The major proponents of this theory are Hobbes, John Locke and Jean-Jacques Rousseau. They argued that if man was to exist in a “state of nature” with a need to create and sustain social goods such as education, housing, farming industry technology among other things, then there would be no order (Social Contract Theory n.d.). So as to maintain these social goods, then there is need to create some order by assigning the role of an overseer to a superior body created by members of the society.
Therefore, the social contract theory is a hypothetical agreement signing by all members of the society that they collectively transfer their individual rights to the superior body (government) to act as if it were another being for the benefit of all the people (Wilkins & Christians 2009). As such, the individual has to put the welfare of the whole society ahead of his own. The government is the only body then that can ensure that the people can keep their agreements. By virtue of being a member of particular society, then it is assumed that the member has signed the social contract agreement through which he agrees that he will only engage in rational activities that are only beneficial to the society at large and not himself alone and subject to approval by the superior body (government).
In this case individual rights do not count except collectively as understood by the government. In the past, the Australian government has not enacted any active legislation through parliament that limit the online content within the Australian boundaries. However, some territorial and state governments have enacted legislations that make it illegal to distribute offensive material as the constitution does not allow the commonwealth government to enact and enforce such laws (Deibert 2008).
This implies that the commonwealth government has lower recognition by the social contract theory which would imply that the common wealth government has the authority and the ethical mandate to protect the public from offensive materials. However, the commonwealth government does not define clearly what offensive materials are. This makes it hard for the state and territory governments to enforce such laws. It can be therefore assumed that the states and territory governments have signed a social contract theory to collectively transfer their individual rights to the commonwealth government.

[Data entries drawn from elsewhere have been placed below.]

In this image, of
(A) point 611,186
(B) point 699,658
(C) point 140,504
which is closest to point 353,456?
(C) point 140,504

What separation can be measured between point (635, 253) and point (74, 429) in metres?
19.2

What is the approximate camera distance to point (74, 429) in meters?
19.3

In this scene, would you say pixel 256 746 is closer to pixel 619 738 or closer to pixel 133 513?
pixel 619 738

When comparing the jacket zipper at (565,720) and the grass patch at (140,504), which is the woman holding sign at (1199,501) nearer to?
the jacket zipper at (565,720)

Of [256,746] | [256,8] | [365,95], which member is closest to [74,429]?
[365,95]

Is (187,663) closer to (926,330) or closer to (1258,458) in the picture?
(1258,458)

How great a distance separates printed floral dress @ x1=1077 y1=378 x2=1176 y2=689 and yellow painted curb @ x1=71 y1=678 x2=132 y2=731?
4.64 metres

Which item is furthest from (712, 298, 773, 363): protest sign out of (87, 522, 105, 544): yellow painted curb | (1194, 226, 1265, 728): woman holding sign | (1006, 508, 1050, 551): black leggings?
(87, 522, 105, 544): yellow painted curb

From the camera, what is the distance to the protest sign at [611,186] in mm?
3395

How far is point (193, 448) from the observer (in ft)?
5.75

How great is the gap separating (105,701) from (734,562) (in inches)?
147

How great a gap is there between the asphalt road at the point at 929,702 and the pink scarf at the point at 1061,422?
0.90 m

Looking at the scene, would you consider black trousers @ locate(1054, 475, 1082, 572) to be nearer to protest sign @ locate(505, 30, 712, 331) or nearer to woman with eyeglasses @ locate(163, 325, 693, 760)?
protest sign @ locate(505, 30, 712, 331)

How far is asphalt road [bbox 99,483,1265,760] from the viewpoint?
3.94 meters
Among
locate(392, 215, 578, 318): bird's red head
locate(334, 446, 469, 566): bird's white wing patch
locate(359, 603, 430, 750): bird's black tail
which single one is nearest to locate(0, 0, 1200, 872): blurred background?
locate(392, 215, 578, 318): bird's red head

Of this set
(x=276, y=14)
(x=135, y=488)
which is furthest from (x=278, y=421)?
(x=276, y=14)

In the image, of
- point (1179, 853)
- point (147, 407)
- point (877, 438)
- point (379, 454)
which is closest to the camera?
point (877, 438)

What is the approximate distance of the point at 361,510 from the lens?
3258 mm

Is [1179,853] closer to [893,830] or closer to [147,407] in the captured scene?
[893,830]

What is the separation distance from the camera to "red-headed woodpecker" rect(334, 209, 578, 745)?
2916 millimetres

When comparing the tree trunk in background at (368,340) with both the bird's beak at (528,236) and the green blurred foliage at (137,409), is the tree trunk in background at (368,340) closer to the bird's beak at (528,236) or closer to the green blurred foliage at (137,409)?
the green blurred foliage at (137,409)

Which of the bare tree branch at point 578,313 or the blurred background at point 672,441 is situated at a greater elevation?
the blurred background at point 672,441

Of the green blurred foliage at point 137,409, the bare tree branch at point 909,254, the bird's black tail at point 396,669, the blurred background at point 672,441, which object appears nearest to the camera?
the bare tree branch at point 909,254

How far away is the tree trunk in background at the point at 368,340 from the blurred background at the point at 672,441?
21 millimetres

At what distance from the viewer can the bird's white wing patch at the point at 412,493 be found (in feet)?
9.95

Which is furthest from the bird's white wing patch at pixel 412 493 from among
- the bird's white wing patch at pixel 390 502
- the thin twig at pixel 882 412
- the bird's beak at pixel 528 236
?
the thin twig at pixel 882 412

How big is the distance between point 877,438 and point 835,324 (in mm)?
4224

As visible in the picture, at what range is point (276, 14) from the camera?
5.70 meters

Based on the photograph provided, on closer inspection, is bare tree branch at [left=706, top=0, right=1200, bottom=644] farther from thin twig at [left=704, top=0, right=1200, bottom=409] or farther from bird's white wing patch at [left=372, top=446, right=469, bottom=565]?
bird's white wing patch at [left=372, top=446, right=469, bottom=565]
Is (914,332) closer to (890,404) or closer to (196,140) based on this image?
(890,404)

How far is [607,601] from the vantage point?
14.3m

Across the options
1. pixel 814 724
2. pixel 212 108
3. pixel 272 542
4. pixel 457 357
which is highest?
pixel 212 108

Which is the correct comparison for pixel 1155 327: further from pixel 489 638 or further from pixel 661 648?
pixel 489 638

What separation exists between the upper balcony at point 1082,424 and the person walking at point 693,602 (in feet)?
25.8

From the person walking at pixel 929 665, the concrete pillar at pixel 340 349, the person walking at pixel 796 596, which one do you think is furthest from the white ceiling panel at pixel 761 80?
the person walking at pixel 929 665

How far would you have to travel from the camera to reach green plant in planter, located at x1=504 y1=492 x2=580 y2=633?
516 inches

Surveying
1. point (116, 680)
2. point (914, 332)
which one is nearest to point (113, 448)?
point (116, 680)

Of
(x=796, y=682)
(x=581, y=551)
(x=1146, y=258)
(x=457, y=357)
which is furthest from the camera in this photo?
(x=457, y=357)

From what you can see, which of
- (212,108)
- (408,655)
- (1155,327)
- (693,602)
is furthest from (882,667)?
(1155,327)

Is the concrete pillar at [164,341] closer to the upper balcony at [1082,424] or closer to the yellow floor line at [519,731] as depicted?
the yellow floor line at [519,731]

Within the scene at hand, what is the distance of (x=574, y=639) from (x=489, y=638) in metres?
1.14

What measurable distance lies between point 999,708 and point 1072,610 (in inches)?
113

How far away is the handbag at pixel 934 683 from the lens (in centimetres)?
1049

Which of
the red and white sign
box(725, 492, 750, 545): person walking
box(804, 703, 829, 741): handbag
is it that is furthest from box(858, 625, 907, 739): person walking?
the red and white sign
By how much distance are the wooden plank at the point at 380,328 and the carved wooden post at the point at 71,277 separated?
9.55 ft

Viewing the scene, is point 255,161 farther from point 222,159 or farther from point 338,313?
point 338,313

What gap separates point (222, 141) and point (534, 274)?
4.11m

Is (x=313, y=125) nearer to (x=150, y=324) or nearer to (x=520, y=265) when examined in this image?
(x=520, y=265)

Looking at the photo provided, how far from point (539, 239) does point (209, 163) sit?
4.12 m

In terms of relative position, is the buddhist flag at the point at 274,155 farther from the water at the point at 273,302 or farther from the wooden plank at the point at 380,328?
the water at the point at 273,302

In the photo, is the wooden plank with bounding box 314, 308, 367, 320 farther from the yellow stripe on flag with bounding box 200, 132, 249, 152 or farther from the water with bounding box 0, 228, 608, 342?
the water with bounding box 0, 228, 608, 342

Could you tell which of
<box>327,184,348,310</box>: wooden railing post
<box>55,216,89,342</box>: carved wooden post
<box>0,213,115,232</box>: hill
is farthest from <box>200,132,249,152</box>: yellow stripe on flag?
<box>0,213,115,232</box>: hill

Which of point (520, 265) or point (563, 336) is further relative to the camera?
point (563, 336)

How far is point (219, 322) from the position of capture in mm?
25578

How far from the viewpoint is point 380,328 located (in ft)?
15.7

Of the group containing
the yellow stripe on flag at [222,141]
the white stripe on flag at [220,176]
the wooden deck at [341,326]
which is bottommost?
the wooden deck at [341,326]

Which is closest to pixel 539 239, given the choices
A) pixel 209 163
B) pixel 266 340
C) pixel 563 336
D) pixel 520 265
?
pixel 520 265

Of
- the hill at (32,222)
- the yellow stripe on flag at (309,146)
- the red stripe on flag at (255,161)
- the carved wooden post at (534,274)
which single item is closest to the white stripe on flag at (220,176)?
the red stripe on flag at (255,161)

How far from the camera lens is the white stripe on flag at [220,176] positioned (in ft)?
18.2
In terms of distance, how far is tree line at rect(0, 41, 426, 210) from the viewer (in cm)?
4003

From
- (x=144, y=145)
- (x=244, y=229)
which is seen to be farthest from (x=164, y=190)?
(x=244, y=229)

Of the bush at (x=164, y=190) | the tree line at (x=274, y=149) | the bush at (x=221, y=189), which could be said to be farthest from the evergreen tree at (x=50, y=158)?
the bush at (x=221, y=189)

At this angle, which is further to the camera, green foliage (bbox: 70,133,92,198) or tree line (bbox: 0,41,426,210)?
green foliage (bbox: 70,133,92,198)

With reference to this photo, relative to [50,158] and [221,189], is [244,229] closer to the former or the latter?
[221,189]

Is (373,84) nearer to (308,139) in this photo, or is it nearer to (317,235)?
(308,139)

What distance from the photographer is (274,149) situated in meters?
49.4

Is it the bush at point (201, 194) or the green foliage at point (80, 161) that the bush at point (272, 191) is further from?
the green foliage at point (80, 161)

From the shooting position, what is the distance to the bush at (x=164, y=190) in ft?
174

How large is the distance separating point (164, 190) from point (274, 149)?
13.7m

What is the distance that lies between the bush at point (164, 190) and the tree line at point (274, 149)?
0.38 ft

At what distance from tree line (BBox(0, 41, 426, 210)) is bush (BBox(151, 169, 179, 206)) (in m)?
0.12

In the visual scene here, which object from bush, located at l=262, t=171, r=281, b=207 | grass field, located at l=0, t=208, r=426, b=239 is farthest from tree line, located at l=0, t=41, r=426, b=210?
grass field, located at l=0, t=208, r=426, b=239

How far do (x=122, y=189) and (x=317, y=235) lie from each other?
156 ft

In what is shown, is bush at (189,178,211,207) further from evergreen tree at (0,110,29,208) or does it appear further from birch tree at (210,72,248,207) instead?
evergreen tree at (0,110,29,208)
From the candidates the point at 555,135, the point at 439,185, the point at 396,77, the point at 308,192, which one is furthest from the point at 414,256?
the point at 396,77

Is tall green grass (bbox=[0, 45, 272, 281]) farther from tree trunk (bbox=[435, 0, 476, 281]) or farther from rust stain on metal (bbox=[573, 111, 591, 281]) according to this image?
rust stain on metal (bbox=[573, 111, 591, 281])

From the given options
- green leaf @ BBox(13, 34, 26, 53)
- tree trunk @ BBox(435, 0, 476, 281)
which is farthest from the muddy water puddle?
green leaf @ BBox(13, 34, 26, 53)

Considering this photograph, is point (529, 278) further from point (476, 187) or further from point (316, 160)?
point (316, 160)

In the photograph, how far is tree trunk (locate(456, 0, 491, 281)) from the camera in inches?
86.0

This therefore, gives commonwealth government the ethical mandate to filter the internet where deemed necessary. The preexisting media censorship and the proposed internet filtering laws in Australia are based on certain assumed ‘facts’ about the media. One major assumed ‘fact’ is that, while the government recognizes the existence of immorality in the Australian society, the media’s participation in this activity amplifies its effect on the people (Deibert 2008). The government according to the social contract theory has the authority to bring down such medial channels with the objective of protecting the masses.